═══ Extract

And while I could think of instances in which a mop might make quite a good protagonist – perhaps in an animated children's feature or in an in-depth doc about the tortures of the patent process – this limp and erratic family drama was certainly not one of them.

Every time working-class heroine Joy Mangano (Jennifer Lawrence) defies another doubter or makes another sale, you find yourself saying, "Umm, yeah, but that's just a mop." I have no idea what David O. Russell (Silver Linings Playbook, American Hustle) thinks he is doing here, but a director has really screwed up when an attentive viewer can't tell a movie's subject from its object.

Joy is being billed as a movie about a family business dynasty, but Russell begins by mocking that family. The hard-working Joy supports a big and unhappy crowd whose most dysfunctional member is her mother, Terry (Virginia Madsen), a damaged divorcee who never leaves the bedroom where she watches her soaps. (Sometimes the movie includes melodramatic scenes from the soaps as a joke; this is a bad idea because, by comparison, Joy is not much better.)

Anyway, there in the comedy bedroom Madsen is doing quite an amusing job playing the wacky TV addict. (The half star is for her.) As her obnoxious ex-husband Rudy, that late-blooming comic Robert De Niro seems all set to join her and, in the role of his wealthy girlfriend, Isabella Rossellini looks like she, too, would happily move in and make funny. But then Russell puts on the brakes and swerves across the road in an attempt to make his exit for an inspiring drama about the American dream.

══════
═══ Stored data

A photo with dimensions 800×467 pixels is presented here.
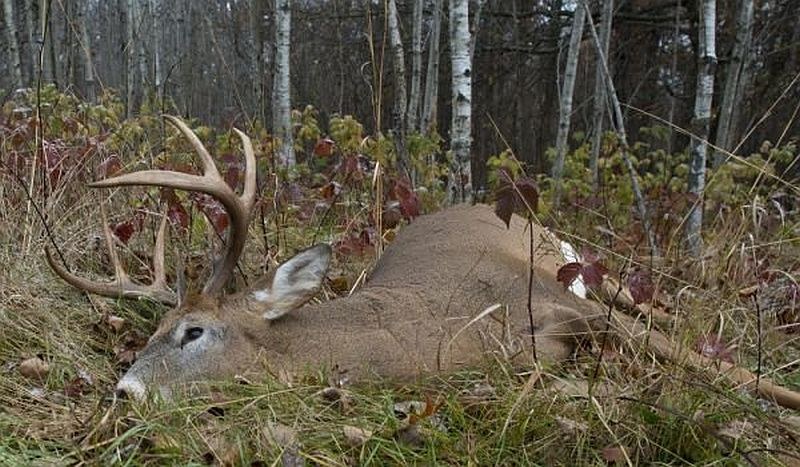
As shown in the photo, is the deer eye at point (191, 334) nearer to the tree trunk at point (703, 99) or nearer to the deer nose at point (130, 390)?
the deer nose at point (130, 390)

══════

◆ Task set:
[1] Answer these questions using the review of Joy.
(a) Which actor plays the working-class heroine Joy Mangano?
(b) Where does Joy's mother, Terry, spend all her time, and what does she do there?
(c) According to the reviewer, who earns the film's half star?
[2] Carry the review of Joy forward from its final sentence.

◆ Answers per task:
[1]
(a) Jennifer Lawrence.
(b) She never leaves her bedroom, where she watches her soaps.
(c) Virginia Madsen.

[2]
If his direction is erratic, the script he wrote with Annie Mumolo (Bridesmaids) has gaps you could drive a truck through and dialogue filled with painfully obvious exposition of plot, motive and theme. Every time anyone says anything important they repeat it, just in case you missed the point. The whole thing is narrated by Joy's grandmother except – stop reading now if you think you might actually pay money to see this trainwreck – she dies halfway through, so I guess she's narrating from beyond the grave.

Meanwhile, Lawrence soldiers away, making speeches about the land of opportunity and the importance of being able to toss a mop head straight in the wash, as though she were Norma Rae and this was a cure for cancer.

So, eventually, Joy gets her mop on TV and begins a belated but meteoric rise to business stardom. (Cue an appearance from Bradley Cooper as the slick exec who gives her a break; he seems uncertain as to whether he's a bad guy or a good guy.)

When Joy runs into a bankrupting roadblock, Rudy says his mistake was to ever let her think she was more than a bored housewife peddling her wares to other bored housewives. It's a pretty insulting thing to say to an adult daughter who seems to be one of few family members to hold down a job.

Maybe the geniuses who produced this thing (a long list that includes Mangano herself) thought they could sell her story to the same "bored housewives" who buy her stuff. Perhaps people who make gazillions selling housewares on The Shopping Channel deserve to be honoured; if they do, Joy is not a fitting tribute to Mangano – nor to the mop.